Groundbreaking research from Just Like Us, the LGBT+ young people’s charity, has recently shown that almost three quarters (74%) of people who believe anti-transgender views do not personally know a transgender or non-binary person. Why does this matter?
In October 2021, I joined Just Like Us as one of the charity’s many transgender ambassadors. I grew up having hardly known another transgender person in my everyday life. I received no education at school about the existence of trans people, and I saw hardly any trans people in the media. It felt like being trans was something that was meant to be hidden. It felt like I was never supposed to know that I was transgender, or if I did, that I should never come out.
Being at an all-girls school, I felt isolated from the rest of my classmates in my experience with my gender. All the other students around me seemed happy with who they were, content with their womanhood, whereas I felt an overwhelming sense of discomfort. Being a woman for the rest of my life just didn’t sit right with me.
I turned to the internet, and was finally able to figure it all out at the age of 14, thanks to what I learned from researching on social media. LGBT+ charities like Just Like Us have also created trans-inclusive educational resources for years now, which helped me to understand why I was feeling the way I did.
However, I couldn’t fully socially transition until I was 16 and had moved to a school two boroughs over for Sixth Form. At my former school, I had been constantly surrounded by transphobia. Many of my classmates would say horrible things about characters in TV shows that were trans or about social media stars who had come out; all of this without the knowledge that I was listening, or without them knowing I was transgender.
I remember a lot of the people I was able to come out to saying to me, ‘You’re the first trans person I’ve known in real life.’ This included friends who identified as lesbian, gay, bisexual, and a whole range of other sexual orientations. I always found this statement shocking. Most of my friends were transgender or non-binary. My best friend growing up had an older brother who’s trans. Was it that these people didn’t know a trans person, or was it that anti-trans views were so normalised that trans people didn’t feel safe disclosing their transgender identity to most people in their everyday life?

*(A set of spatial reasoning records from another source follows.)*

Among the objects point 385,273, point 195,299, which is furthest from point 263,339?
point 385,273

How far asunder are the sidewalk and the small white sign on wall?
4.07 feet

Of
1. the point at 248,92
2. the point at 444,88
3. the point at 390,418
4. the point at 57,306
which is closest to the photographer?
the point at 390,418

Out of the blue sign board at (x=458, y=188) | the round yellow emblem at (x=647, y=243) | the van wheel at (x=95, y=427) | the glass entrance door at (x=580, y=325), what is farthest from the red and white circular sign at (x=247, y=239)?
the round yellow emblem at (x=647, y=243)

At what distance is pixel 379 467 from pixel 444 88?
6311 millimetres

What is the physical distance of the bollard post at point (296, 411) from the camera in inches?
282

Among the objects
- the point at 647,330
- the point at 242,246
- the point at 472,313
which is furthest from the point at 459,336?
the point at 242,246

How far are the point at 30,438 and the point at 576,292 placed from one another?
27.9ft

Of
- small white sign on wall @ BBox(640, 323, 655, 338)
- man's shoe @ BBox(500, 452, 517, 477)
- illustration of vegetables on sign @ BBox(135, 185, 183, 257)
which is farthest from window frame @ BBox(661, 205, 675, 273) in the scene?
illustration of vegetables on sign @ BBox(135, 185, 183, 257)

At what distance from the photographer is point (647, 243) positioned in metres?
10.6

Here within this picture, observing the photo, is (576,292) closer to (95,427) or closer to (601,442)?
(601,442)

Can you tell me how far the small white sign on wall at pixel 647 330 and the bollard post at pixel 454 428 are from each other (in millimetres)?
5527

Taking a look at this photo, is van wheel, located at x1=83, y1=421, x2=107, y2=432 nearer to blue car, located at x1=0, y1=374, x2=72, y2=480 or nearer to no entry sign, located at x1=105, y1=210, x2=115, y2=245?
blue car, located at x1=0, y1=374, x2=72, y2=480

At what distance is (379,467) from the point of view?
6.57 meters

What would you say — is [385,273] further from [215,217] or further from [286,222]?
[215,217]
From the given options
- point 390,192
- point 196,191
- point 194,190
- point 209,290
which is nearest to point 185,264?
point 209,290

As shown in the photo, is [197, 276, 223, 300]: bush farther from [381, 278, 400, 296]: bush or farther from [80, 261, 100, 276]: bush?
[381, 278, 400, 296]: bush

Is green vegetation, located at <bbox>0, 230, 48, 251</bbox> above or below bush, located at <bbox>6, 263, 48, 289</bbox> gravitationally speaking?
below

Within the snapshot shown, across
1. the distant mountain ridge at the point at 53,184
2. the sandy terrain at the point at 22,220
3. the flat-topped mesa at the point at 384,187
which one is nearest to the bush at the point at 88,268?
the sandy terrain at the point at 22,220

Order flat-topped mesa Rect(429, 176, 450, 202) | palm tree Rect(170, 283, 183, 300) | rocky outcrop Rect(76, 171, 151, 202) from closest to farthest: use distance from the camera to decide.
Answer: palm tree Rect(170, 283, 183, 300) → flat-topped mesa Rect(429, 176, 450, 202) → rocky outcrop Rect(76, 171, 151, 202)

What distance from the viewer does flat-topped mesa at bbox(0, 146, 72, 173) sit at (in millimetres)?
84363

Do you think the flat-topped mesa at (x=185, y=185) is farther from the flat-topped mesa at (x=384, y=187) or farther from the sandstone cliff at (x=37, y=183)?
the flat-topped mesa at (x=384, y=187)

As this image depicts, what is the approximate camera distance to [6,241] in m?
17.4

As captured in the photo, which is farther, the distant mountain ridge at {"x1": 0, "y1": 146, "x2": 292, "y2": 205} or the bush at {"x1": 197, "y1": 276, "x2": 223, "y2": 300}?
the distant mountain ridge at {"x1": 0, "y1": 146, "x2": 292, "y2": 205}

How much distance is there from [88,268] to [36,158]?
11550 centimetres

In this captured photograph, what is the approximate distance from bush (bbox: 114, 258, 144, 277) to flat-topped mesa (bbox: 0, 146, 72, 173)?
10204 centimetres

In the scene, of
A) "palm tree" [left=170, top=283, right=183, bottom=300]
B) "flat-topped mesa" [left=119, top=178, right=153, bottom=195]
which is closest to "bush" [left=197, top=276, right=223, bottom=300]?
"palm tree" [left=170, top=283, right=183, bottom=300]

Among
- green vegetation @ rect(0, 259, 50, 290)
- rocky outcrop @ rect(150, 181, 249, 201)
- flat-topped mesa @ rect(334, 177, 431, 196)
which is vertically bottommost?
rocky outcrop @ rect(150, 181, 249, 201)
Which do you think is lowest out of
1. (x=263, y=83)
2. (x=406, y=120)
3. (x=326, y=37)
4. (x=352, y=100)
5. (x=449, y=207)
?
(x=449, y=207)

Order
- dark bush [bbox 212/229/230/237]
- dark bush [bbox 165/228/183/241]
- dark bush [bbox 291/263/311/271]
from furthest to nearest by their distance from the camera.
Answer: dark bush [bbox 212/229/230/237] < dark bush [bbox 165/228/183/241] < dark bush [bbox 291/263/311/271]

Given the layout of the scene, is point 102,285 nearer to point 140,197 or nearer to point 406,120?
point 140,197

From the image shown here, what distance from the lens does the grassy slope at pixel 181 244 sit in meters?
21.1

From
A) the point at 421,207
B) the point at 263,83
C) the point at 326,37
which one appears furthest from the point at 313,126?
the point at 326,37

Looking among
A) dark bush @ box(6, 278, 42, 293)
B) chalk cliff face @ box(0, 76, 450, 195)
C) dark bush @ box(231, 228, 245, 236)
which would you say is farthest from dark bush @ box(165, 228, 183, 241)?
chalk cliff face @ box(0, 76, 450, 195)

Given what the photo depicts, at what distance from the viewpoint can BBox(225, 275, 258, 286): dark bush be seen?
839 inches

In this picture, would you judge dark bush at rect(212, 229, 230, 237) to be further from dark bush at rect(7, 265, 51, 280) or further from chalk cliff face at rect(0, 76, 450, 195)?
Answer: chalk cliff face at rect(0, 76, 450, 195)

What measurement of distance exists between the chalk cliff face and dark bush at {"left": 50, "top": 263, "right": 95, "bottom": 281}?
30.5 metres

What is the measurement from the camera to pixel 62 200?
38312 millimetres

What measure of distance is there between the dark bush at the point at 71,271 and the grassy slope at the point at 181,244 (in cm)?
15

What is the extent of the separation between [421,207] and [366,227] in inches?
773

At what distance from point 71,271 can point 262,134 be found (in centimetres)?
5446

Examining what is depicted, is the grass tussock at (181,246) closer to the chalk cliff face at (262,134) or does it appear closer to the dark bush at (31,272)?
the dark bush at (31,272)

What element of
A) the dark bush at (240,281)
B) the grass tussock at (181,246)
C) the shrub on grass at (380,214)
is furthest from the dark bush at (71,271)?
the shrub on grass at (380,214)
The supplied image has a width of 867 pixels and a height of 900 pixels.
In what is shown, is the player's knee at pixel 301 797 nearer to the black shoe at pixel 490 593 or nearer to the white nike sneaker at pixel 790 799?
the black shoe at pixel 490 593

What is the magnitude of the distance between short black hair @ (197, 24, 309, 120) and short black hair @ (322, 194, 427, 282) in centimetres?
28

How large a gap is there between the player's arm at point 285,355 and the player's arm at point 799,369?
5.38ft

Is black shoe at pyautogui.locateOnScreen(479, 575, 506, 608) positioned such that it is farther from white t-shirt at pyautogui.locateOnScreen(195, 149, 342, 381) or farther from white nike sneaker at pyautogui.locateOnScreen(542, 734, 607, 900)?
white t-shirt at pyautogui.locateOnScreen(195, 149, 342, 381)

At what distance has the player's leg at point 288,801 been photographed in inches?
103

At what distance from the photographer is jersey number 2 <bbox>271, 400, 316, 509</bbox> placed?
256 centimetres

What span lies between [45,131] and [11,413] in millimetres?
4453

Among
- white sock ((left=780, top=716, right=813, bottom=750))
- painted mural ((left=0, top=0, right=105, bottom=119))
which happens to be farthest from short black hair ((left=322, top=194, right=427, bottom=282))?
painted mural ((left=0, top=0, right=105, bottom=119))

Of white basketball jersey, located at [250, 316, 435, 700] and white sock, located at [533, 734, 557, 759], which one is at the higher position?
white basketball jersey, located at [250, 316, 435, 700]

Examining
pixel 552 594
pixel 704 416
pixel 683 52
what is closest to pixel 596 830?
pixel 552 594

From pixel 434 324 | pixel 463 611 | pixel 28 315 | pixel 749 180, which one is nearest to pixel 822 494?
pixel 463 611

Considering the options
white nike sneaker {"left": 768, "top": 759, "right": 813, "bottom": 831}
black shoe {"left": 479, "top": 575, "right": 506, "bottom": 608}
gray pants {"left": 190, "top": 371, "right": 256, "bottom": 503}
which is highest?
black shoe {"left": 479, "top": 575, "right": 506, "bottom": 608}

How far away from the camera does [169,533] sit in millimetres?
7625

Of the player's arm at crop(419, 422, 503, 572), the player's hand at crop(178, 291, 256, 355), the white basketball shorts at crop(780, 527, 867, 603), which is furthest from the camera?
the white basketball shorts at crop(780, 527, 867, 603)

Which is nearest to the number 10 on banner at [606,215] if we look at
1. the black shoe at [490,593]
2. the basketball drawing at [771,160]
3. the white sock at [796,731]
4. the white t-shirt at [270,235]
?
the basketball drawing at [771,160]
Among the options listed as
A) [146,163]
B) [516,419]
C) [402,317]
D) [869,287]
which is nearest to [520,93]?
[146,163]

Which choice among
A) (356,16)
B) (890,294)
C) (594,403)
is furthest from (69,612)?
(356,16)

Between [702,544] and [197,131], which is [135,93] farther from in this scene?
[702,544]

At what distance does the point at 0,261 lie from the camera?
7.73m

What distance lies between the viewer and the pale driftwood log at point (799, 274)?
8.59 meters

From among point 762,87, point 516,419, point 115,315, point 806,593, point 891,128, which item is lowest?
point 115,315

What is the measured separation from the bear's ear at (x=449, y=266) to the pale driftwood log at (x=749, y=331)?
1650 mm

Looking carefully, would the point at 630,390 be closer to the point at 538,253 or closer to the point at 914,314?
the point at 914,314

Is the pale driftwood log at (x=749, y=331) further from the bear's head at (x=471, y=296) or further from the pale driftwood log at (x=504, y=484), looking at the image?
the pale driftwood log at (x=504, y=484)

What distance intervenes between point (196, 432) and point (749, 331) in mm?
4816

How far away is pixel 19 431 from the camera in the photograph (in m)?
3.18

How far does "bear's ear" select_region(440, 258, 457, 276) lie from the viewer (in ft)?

Just Like Us’ new research echoes my lived experience perfectly. Many people who say anti-trans things or repeat transphobic statements they’ve seen online do not know a trans person in real life. People who do know a transgender or non-binary person are much more likely to consider themselves allies to the trans community. This is simply because we have much more empathy for the struggles of those we know in our real lives, outside of social media. Being able to know someone who identifies under the transgender umbrella allows that person to see the struggles we face on a day-to-day basis just to be recognised.